Suas tarefas:
**a.** De acordo com o texto sobre a ilusão de Kanizsa na tomada de decisão, em quais duas vertentes se centram os contornos ilusórios?
**b.** Prossiga o texto sobre a ilusão de Kanizsa na tomada de decisão judicial, começando logo após a sua última frase.

Trecho do texto:
------------------------
Fonte: Kanizsa, 1955
Fonte: KANIZSA, 1955

No ambiente da tomada de decisão, os contornos ilusórios se centram em duas vertentes: a.1: o tomador de decisão vê (ou percebe) algo que não está no evento; a.2: o tomador de decisão não vê (ou percebe) algo que está posto no fato bruto.

Imagine que você é um jurado e, como leigo que é, não sabe muito bem o que observar durante a exposição dos argumentos no ambiente do Tribunal do Júri. Algo, no entanto, chama a sua atenção: a exposição dos fatos a partir de recursos de multimídia que parecem descortinar todas as controvérsias fáticas descritas pela acusação e defesa durante as respectivas falas e debates. A utilização, nesse caso, de recursos que potencialmente insiram elementos de foco da atenção em uma realidade descrita (como as figuras que parecem "Pac-mans" no desenho do triângulo de Kanizsa) não somente atraem a atenção para o elemento central (da figura ou da realidade descrita), como também ostentam a capacidade de alterar a visão (ou percepção) dos contornos da realidade, inclusive criando e inserindo figuras (traduzidas para o Direito como: realidades completas ou parciais, elementos de atenção e focos centrais ou periféricos de percepção) que definam onde, quando e de que maneira o tomador de decisões focará a sua atenção, de maneira tal que ele estará cego, ou ao menos com muito pouca atenção direcionada para outros elementos.

Se você é um tomador de decisões técnico (um juiz, por exemplo) e acha que ficou fora da ilusão óptica de Kanizsa, repense. Imagine que uma parte da fala da testemunha (acusado ou vítima, o que é indiferente para a psicologia do testemunho), um trejeito, um olhar, uma alteração comportamental, forma de respirar, ou até mesmo uma interjeição, ocasionaram em você uma reação mental tal que aparentemente confirme ou refute, total ou parcialmente, alguma versão inicialmente apresentada e descrita nos autos. Você não sabe muito bem por qual motivo passou a ter essa certeza, mas sabe que a tem. Nesse caso, esses sutis elementos tiveram o mesmo efeito dos "Pac-mans" da imagem do triângulo e você, técnico, porém incipiente nesse campo de análise, deixou-se convencer pela realidade construída e não pela reconstrução do fato bruto que se narra no procedimento judicial.
------------------------
Dados armazenados:

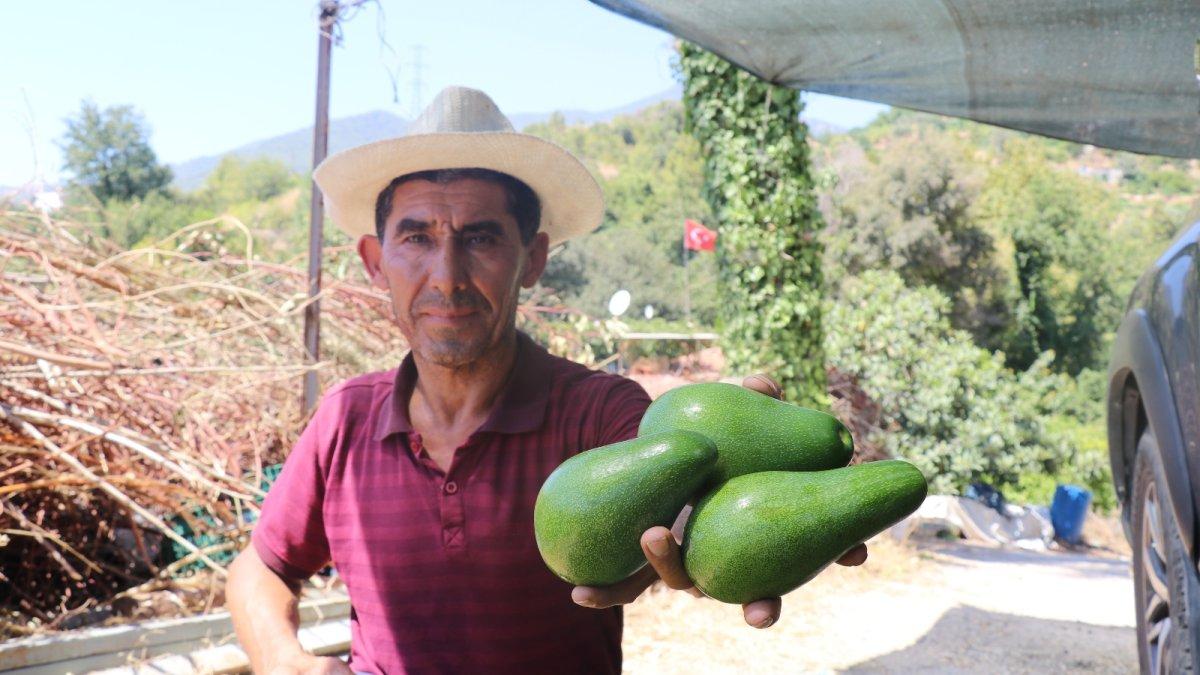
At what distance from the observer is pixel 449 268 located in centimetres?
190

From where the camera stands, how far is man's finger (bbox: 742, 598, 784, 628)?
115 centimetres

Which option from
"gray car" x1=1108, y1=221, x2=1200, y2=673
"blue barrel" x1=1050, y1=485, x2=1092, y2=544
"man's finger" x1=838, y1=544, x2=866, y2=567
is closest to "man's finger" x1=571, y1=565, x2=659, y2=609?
"man's finger" x1=838, y1=544, x2=866, y2=567

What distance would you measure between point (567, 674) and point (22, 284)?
3.25m

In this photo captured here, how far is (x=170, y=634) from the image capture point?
347 centimetres

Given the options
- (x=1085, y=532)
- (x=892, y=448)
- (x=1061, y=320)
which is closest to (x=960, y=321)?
(x=1061, y=320)

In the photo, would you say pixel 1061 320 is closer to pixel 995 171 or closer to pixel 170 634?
pixel 995 171

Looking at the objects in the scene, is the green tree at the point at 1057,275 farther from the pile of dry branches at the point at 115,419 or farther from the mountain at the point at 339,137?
the pile of dry branches at the point at 115,419

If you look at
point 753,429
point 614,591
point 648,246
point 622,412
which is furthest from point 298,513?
point 648,246

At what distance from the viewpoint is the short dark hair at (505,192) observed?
204 centimetres

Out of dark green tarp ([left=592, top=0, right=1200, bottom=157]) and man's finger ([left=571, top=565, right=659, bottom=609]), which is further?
dark green tarp ([left=592, top=0, right=1200, bottom=157])

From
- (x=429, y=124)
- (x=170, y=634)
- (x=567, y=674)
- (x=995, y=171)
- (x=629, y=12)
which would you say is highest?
(x=995, y=171)

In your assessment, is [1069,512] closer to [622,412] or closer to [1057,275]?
[622,412]

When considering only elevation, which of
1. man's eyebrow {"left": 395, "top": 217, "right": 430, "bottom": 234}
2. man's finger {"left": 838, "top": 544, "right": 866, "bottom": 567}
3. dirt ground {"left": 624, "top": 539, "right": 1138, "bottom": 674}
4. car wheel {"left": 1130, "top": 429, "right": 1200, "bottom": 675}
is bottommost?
dirt ground {"left": 624, "top": 539, "right": 1138, "bottom": 674}

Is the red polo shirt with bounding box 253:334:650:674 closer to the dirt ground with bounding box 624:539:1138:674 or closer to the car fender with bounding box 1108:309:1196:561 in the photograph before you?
the car fender with bounding box 1108:309:1196:561
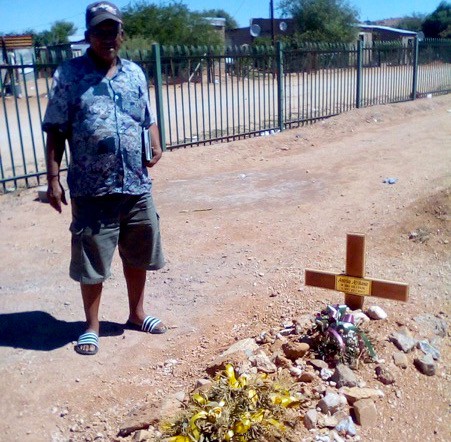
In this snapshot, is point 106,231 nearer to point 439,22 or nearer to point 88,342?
point 88,342

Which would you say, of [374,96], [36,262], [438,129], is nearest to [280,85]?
[438,129]

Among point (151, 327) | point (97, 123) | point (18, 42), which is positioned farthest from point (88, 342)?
point (18, 42)

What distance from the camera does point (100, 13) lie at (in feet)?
10.2

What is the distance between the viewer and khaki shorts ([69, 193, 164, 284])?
10.8 feet

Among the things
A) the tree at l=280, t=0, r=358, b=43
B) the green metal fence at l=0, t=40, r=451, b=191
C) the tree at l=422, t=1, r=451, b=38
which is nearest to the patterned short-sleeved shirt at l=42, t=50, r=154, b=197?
the green metal fence at l=0, t=40, r=451, b=191

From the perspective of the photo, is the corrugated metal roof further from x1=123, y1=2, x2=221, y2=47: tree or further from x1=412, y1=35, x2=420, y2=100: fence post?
x1=412, y1=35, x2=420, y2=100: fence post

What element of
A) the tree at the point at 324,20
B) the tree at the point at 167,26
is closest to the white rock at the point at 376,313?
the tree at the point at 167,26

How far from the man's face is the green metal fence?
3.99 meters

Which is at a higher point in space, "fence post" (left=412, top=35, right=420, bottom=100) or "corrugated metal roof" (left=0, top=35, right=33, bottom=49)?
"corrugated metal roof" (left=0, top=35, right=33, bottom=49)

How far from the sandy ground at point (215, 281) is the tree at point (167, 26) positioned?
26110mm

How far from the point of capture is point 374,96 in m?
14.8

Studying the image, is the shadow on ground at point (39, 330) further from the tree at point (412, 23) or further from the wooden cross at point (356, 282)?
the tree at point (412, 23)

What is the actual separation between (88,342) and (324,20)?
41.5 metres

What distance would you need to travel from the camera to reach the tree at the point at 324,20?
40.8 metres
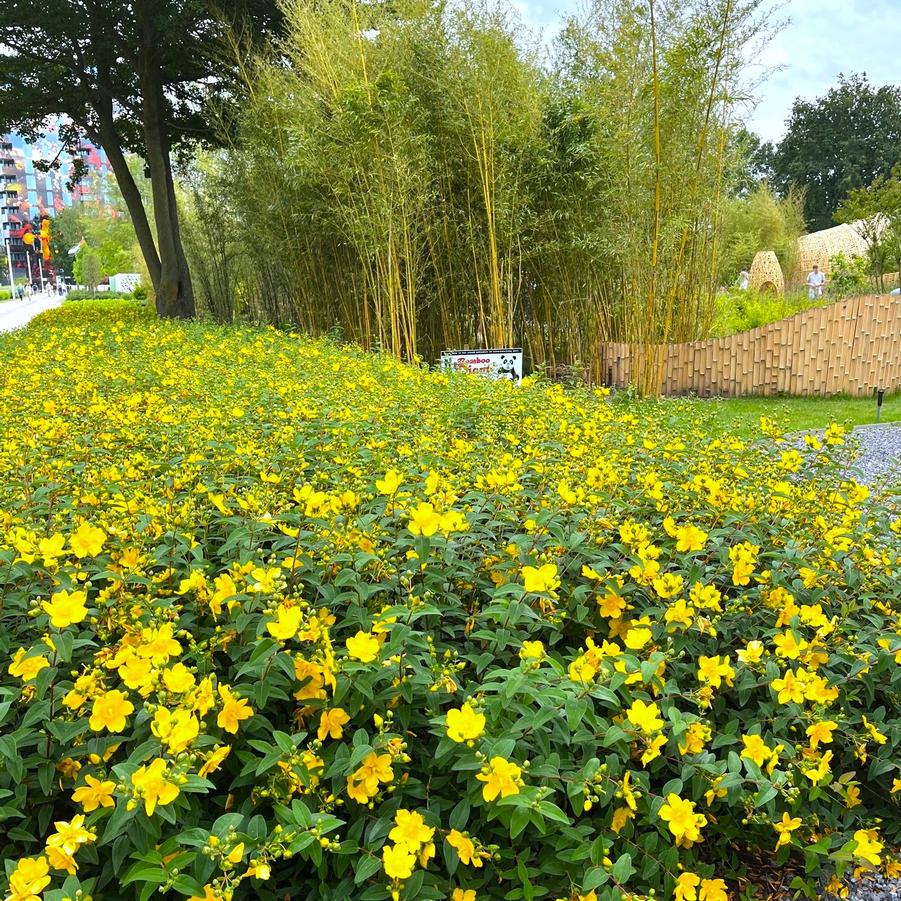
------------------------
Respostas às tarefas:
**a.** O tomador de decisão vê (ou percebe) algo que não está no evento, ou não vê (ou percebe) algo que está posto no fato bruto.

**b.**
Fique atento!

b. O Verbal Overshadowing effect
Chad Dodson, Márcia Johnson e Jonathan Schooler nos lembram, a propósito do verbal overshadowing effect, que o quão bem nos lembramos de um determinado evento depende em parte do critério que utilizamos para avaliar a informação que chega à nossa mente (DODSON, JOHNSON and SCHOOLER, 1997). Se a descrição verbal de uma pessoa (ou realidade), por exemplo, não se encontra síncrona à percepção da imagem que temos dessa mesma pessoa (ou realidade), a tendência será reescrever a realidade, ou a anular, criando uma terceira forma de exposição (MAZZONI, 2019).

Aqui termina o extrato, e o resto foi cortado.